Rookie Augusto Fernandez (GASGAS Factory Racing Tech3) retains his record of points every Sunday alongside only Quartararo and Morbidelli, but after that fourth in France, P15 wasn’t the aim in Mugello so he’ll want more. So too will Fabio Di Giannantonio (Gresini Racing MotoGP™), who slipped backwards a little last time out.
Meanwhile, Takaaki Nakagami (LCR Honda Idemitsu) took some points on Sunday but only had Marquez as a reference at Honda, and that will continue in Germany – no mean benchmark. Joan Mir (Repsol Honda Team) will sit the race weekend out and won’t be replaced, and Alex Rins (LCR Honda Castrol) will be sidelined for some time after breaking his leg. LCR also won’t replace him. Jonas Folger, meanwhile, will continue on duty for GASGAS Factory Racing Tech3 at the venue where he took his premier class podium.
So that’s the grid.
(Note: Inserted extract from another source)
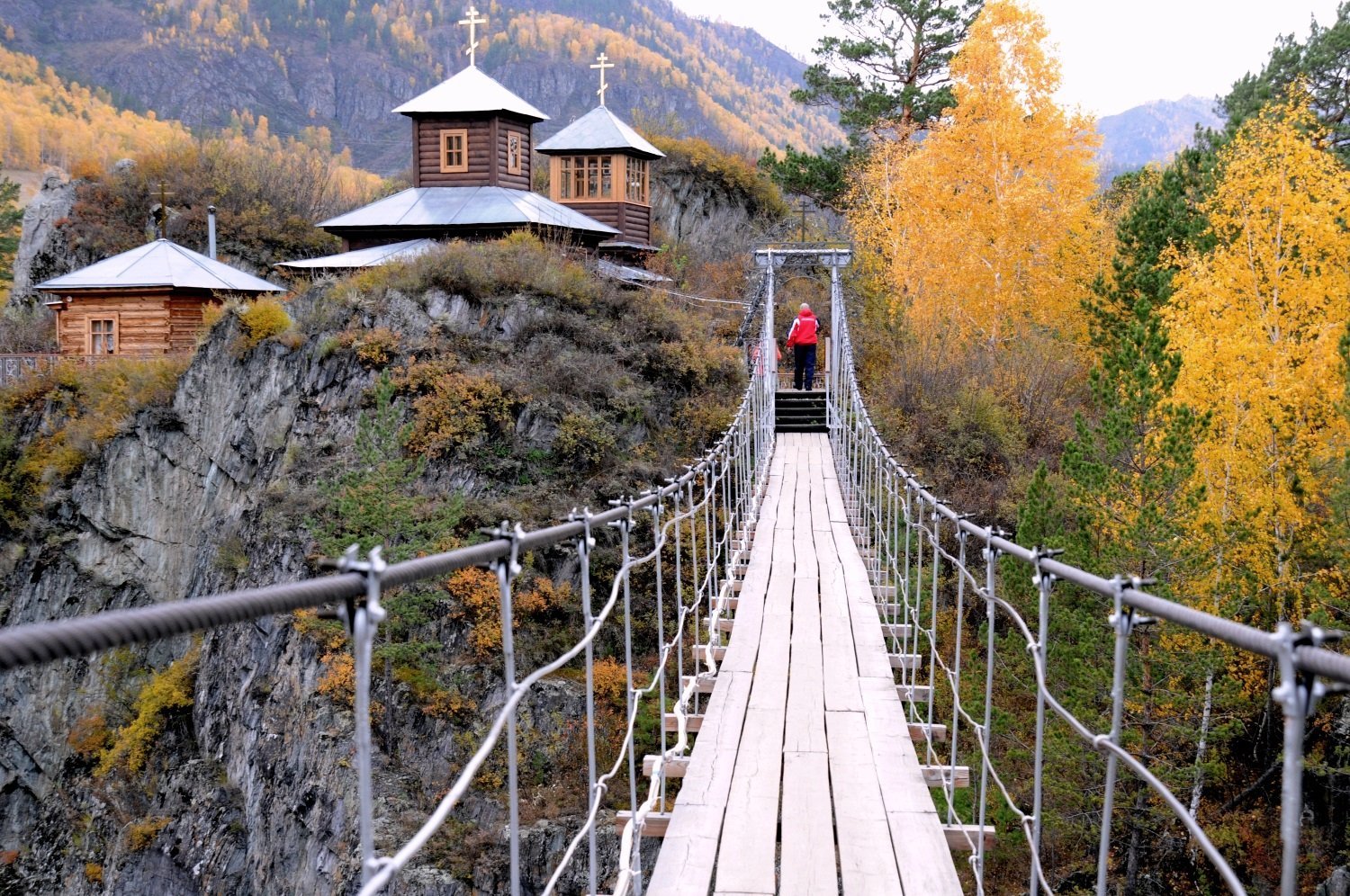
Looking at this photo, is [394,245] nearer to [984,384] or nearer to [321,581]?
[984,384]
Bagnaia is in the hot seat, Bezzecchi and Binder want to gain some ground back, Martin is on a roll… and still, when you’ve won 11 times at the track and have eight World Championships, Marc Marquez is there to steal a huge chunk of the headlines as we head to the Sachsenring. Previously, the number 93’s longest win drought was the 581 days between Valencia in 2019 and the 2021 German Grand Prix. Since his most recent win in Emilia-Romagna in 2021, it will now be 602. You don’t want to miss this.
SHOWTIME
Friday’s practice sessions decide the automatic entrants to Q2, before the MotoGP™ grid qualify on Saturday morning. The Tissot Sprint is set for lights out at 15:00 on Saturday as ever, and the Grand Prix gets going at 14:00 CEST!
Tissot Sprint: Saturday 15:00 (GMT +2)
Grand Prix Race: Sunday 14:00 (GMT +2)
Moto2™: Arbolino vs Acosta arrives in Germany
If France was one twist, Mugello was another as Pedro Acosta (Red Bull KTM Ajo) hit back in style to dominate the Italian GP. But Tony Arbolino (Elf Marc VDS Racing Team), despite a difficult weekend, found more than just a step on race day to take second and a valuable 20 points. That leaves him with a healthy gap at the top of the Championship in tact, so what will Germany bring?
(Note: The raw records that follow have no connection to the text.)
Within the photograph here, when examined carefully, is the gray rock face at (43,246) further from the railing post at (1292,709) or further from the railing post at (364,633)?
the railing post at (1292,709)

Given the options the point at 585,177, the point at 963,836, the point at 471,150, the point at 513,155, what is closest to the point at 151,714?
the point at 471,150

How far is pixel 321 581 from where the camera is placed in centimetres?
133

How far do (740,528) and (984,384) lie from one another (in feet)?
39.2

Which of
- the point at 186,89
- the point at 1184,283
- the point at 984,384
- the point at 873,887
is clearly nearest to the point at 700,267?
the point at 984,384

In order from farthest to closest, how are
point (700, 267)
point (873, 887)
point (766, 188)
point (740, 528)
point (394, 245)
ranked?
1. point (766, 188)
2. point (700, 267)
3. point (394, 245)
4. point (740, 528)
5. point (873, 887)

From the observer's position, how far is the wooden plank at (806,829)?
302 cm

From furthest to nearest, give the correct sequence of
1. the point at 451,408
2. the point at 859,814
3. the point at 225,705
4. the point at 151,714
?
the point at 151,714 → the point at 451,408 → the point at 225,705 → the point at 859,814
Behind that duo, Jake Dixon (Autosolar GASGAS Aspar Team) was back on the podium and says it’s that first part of the race where he’s got to focus on taking a step forward, and that was true in a different way of another perennial threat at the front: Alonso Lopez (MB Conveyors SpeedUp). He had a coming together with Sam Lowes (Elf Marc VDS Racing Team), went off on his first Long Lap attempt and then had to do another… but managed quite a comeback thereafter. Can he iron out that drama in Germany? And can Aron Canet (Pons Wegow Los40) find something more on race day?
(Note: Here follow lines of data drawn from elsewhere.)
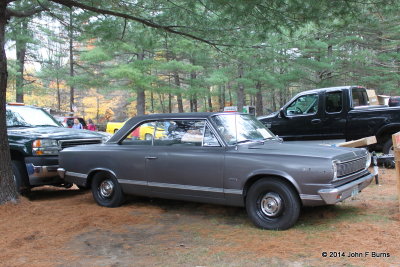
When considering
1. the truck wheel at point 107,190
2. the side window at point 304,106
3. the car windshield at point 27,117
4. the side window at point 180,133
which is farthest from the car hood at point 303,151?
the car windshield at point 27,117

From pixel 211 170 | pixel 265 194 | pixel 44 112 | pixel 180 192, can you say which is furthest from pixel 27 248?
pixel 44 112

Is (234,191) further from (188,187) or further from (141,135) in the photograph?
(141,135)

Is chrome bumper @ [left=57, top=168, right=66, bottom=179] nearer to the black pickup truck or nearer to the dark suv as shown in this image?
the dark suv

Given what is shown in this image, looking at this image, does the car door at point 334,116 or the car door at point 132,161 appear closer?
the car door at point 132,161

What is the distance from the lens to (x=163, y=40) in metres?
8.49

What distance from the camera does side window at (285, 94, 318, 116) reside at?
9469mm

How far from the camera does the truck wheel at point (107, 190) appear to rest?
6.19m

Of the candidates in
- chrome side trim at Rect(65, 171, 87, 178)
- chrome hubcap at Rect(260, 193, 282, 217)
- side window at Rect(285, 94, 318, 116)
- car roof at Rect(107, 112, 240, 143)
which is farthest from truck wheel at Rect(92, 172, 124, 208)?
side window at Rect(285, 94, 318, 116)

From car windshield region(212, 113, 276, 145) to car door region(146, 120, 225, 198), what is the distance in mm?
190

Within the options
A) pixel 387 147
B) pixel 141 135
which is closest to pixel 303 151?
pixel 141 135

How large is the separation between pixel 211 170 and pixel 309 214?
1590 millimetres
Find out on Sunday at 12:15 (GMT +2)!
Moto3™: Can anyone stop Holgado?
Championship leader Daniel Holgado (Red Bull KTM Tech3) put in a convincing performance at Mugello, as if the same hadn’t already been true. But in a five-way fight for the win, the number 96 came out on top once again… so can anyone stop him at the Sachsenring?
Deniz Öncü (Red Bull KTM Ajo) definitely tops the list of those looking to try. He missed out on that win at Mugello by almost nothing and was out-dragged on the straight, a challenge that should be a little smaller for the now-taller rider in Germany. Ayumu Sasaki (Liqui Moly Husqvarna Intact GP), now on a consistent run at the front and on the podium in Italy, will also want to threaten, as will Jaume Masia (Leopard Racing) as he lost out. Rookie sensation David Alonso (Valresa GASGAS Aspar) will want to keep impressing too, and those who had back of the grid penalties in Germany will be back in the mix…
Tune in for more Moto3™ on Sunday at 11:00 (GMT+2)!